* Start *

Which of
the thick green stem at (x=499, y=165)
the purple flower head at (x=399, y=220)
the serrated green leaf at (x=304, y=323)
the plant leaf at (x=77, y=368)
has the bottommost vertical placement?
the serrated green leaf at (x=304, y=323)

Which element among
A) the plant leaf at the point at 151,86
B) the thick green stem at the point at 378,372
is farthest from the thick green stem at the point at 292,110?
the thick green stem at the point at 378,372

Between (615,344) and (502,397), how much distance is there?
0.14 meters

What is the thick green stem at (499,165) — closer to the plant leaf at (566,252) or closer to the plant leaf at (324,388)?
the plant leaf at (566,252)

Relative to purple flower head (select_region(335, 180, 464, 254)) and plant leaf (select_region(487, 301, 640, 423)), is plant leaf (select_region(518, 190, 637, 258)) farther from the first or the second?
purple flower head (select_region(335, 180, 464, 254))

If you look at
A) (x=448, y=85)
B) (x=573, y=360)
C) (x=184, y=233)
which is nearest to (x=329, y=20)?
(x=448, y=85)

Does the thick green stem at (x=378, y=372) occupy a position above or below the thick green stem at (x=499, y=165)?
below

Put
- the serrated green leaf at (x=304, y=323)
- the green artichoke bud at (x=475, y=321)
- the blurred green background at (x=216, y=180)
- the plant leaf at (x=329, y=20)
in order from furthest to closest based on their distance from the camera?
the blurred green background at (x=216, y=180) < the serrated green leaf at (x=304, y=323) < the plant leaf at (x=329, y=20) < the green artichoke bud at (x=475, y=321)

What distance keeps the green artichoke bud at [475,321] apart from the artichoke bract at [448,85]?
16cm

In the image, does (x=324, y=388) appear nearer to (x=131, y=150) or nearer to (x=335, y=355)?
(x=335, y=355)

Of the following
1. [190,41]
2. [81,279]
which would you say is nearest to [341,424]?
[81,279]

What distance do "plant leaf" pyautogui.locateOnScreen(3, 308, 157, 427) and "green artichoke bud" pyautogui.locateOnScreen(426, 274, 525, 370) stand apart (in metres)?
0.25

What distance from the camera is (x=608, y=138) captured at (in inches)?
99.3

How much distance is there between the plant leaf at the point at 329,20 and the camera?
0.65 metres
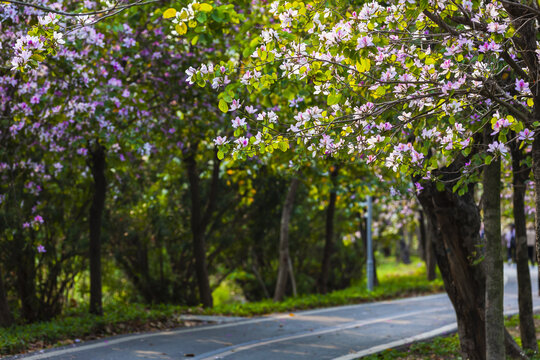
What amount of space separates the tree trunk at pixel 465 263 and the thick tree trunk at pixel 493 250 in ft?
3.04

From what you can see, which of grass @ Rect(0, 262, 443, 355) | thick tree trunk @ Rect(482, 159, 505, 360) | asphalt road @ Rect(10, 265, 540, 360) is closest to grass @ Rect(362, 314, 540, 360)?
asphalt road @ Rect(10, 265, 540, 360)

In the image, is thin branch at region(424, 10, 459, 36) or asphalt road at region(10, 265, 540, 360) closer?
thin branch at region(424, 10, 459, 36)

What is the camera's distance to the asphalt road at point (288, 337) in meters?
8.12

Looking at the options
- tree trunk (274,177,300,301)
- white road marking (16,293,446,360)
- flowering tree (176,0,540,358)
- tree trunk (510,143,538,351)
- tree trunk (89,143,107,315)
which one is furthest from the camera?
tree trunk (274,177,300,301)

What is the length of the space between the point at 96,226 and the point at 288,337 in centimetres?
384

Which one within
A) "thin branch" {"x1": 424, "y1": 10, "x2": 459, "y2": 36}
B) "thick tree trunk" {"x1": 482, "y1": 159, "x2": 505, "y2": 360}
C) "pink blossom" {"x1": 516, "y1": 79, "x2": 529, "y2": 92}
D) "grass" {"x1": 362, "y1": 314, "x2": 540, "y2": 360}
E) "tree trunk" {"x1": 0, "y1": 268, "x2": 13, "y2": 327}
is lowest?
"grass" {"x1": 362, "y1": 314, "x2": 540, "y2": 360}

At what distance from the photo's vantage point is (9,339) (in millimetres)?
7973

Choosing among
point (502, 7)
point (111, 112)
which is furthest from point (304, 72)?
point (111, 112)

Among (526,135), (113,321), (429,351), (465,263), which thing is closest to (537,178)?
(526,135)

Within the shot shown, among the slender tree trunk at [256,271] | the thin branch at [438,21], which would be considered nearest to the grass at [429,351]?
the thin branch at [438,21]

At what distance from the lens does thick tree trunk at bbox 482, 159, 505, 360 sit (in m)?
6.04

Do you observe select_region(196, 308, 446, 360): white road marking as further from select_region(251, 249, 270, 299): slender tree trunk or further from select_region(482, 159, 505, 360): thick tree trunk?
select_region(251, 249, 270, 299): slender tree trunk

* End *

- _STATED GOAL_:
Pictures in the records above are not copied; print everything else exactly.

- _OUTPUT_:
Which of
the thick green stem at (x=499, y=165)
the purple flower head at (x=399, y=220)
the serrated green leaf at (x=304, y=323)
the plant leaf at (x=77, y=368)
has the bottommost vertical placement?
the serrated green leaf at (x=304, y=323)

Which element among
A) the plant leaf at the point at 151,86
B) the thick green stem at the point at 378,372
is farthest from the thick green stem at the point at 292,110?
the thick green stem at the point at 378,372

Between (615,344) and (502,397), how much distance is there?
0.14 meters

What is the thick green stem at (499,165) — closer to the plant leaf at (566,252) or closer to the plant leaf at (324,388)?
the plant leaf at (566,252)

Relative to purple flower head (select_region(335, 180, 464, 254)) and plant leaf (select_region(487, 301, 640, 423)), is plant leaf (select_region(518, 190, 637, 258)) farther from the first or the second?
purple flower head (select_region(335, 180, 464, 254))

If you look at
A) (x=448, y=85)
B) (x=573, y=360)
C) (x=184, y=233)
which is nearest to (x=329, y=20)?
(x=448, y=85)

Does the thick green stem at (x=378, y=372) occupy a position above or below the thick green stem at (x=499, y=165)?
below

Put
- the serrated green leaf at (x=304, y=323)
- the green artichoke bud at (x=475, y=321)
- the blurred green background at (x=216, y=180)
- the plant leaf at (x=329, y=20)
in order from furthest to closest based on their distance from the camera?
the blurred green background at (x=216, y=180) < the serrated green leaf at (x=304, y=323) < the plant leaf at (x=329, y=20) < the green artichoke bud at (x=475, y=321)

What distance keeps the green artichoke bud at [475,321] apart from the artichoke bract at [448,85]?
16cm

In the image, does (x=324, y=388) appear nearer to (x=131, y=150) or nearer to (x=335, y=355)?
(x=335, y=355)

Of the following
1. [190,41]
2. [81,279]
which would you say is nearest to [341,424]?
[81,279]

What distance do "plant leaf" pyautogui.locateOnScreen(3, 308, 157, 427) and "green artichoke bud" pyautogui.locateOnScreen(426, 274, 525, 370) stand apart (in metres)?
0.25

What distance from the camera is (x=608, y=138) captured at (in inches)?
99.3

How much distance is there between the plant leaf at the point at 329,20 and the camera?
0.65 metres
What amount of space separates the tree trunk at pixel 465 263 and the thick tree trunk at pixel 493 250 in ft?
3.04

From what you can see, which of grass @ Rect(0, 262, 443, 355) | thick tree trunk @ Rect(482, 159, 505, 360) | asphalt road @ Rect(10, 265, 540, 360) is closest to grass @ Rect(362, 314, 540, 360)?
asphalt road @ Rect(10, 265, 540, 360)

In the image, is thin branch at region(424, 10, 459, 36) or asphalt road at region(10, 265, 540, 360) closer?
thin branch at region(424, 10, 459, 36)

What is the camera's distance to the asphalt road at point (288, 337) in meters?
8.12

Looking at the options
- tree trunk (274,177,300,301)
- white road marking (16,293,446,360)
- flowering tree (176,0,540,358)
- tree trunk (510,143,538,351)
- tree trunk (89,143,107,315)
which one is furthest from the camera?
tree trunk (274,177,300,301)

What is the length of the space between the point at 96,226 and the point at 288,337 in centimetres?
384

Which one within
A) "thin branch" {"x1": 424, "y1": 10, "x2": 459, "y2": 36}
B) "thick tree trunk" {"x1": 482, "y1": 159, "x2": 505, "y2": 360}
C) "pink blossom" {"x1": 516, "y1": 79, "x2": 529, "y2": 92}
D) "grass" {"x1": 362, "y1": 314, "x2": 540, "y2": 360}
E) "tree trunk" {"x1": 0, "y1": 268, "x2": 13, "y2": 327}
is lowest?
"grass" {"x1": 362, "y1": 314, "x2": 540, "y2": 360}

At what distance from the photo's vantage point is (9,339) (in millimetres)?
7973

Choosing among
point (502, 7)
point (111, 112)
which is furthest from point (304, 72)?
point (111, 112)

Among (526,135), (113,321), (429,351), (465,263), which thing is closest to (537,178)?
(526,135)

Within the shot shown, among the slender tree trunk at [256,271] | the thin branch at [438,21], which would be considered nearest to the grass at [429,351]?
the thin branch at [438,21]

At what distance from the lens does thick tree trunk at bbox 482, 159, 505, 360 sit (in m)?
6.04

Do you observe select_region(196, 308, 446, 360): white road marking as further from select_region(251, 249, 270, 299): slender tree trunk or further from select_region(482, 159, 505, 360): thick tree trunk?
select_region(251, 249, 270, 299): slender tree trunk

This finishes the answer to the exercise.